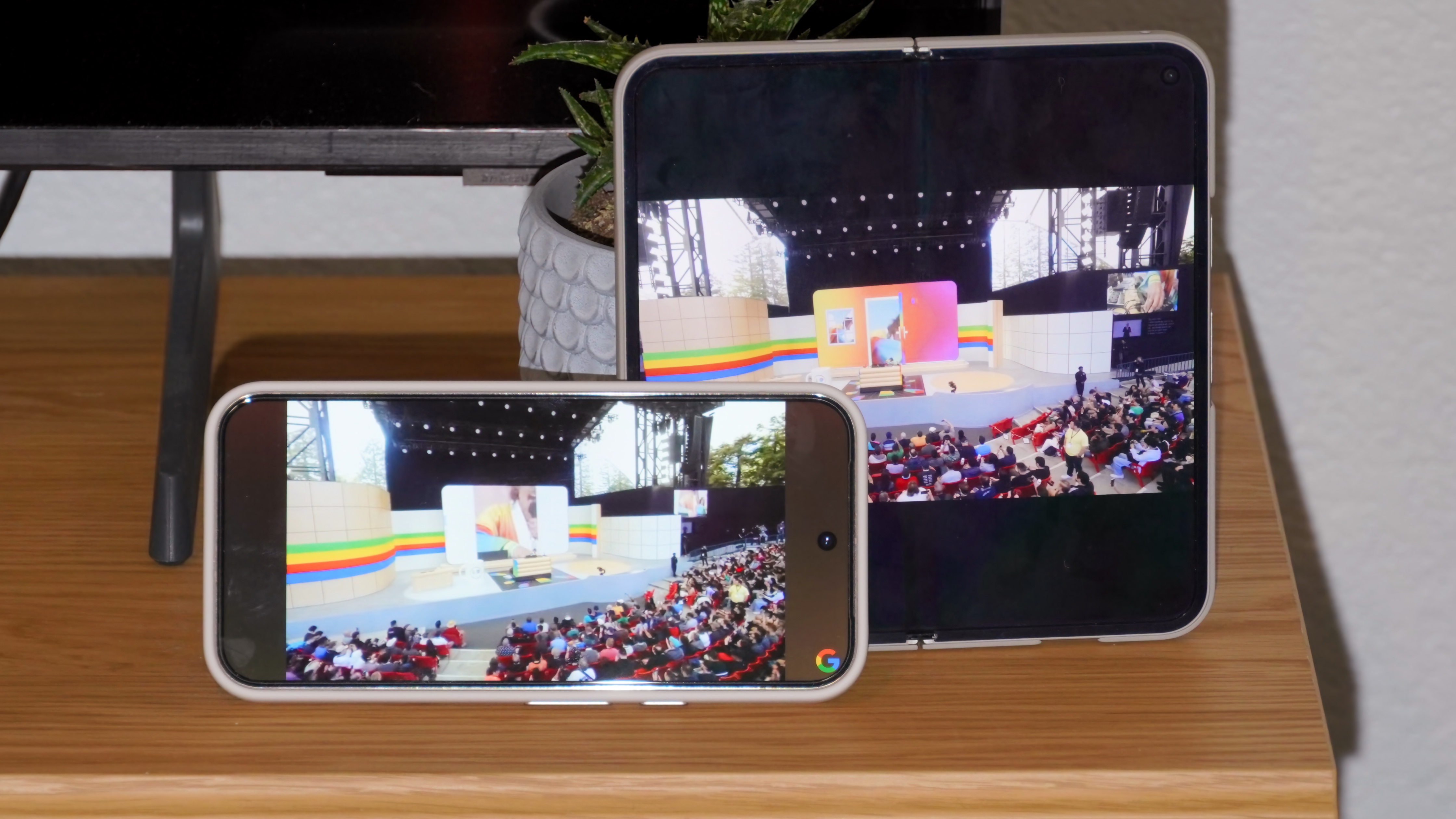 Foldable phones compared across form factors.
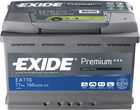 Exide Ea640 64Ah/640A Premium P+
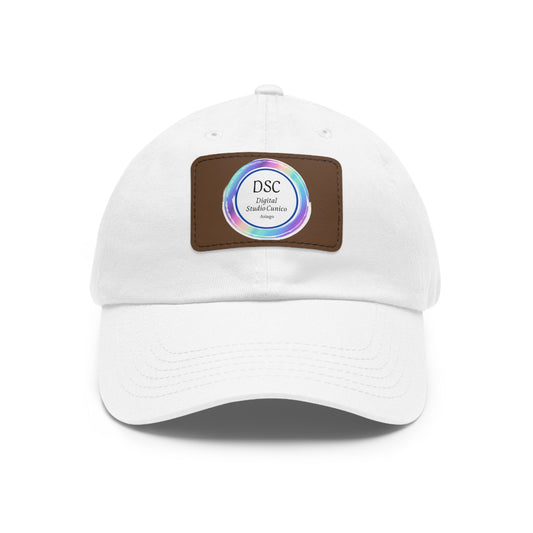 Cappello con patch rettangolare - Digital Studio Cunico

→ **YOUR OBJECTIVE**
With pictures omitted, restate exactly every line from the one containing "Exide Ea640 64Ah/640A Premium P+" through the last line of the material, inclusive.

→ **TASK RESPONSE**
 Exide Ea640 64Ah/640A Premium P+
 Cappello con patch rettangolare - Digital Studio Cunico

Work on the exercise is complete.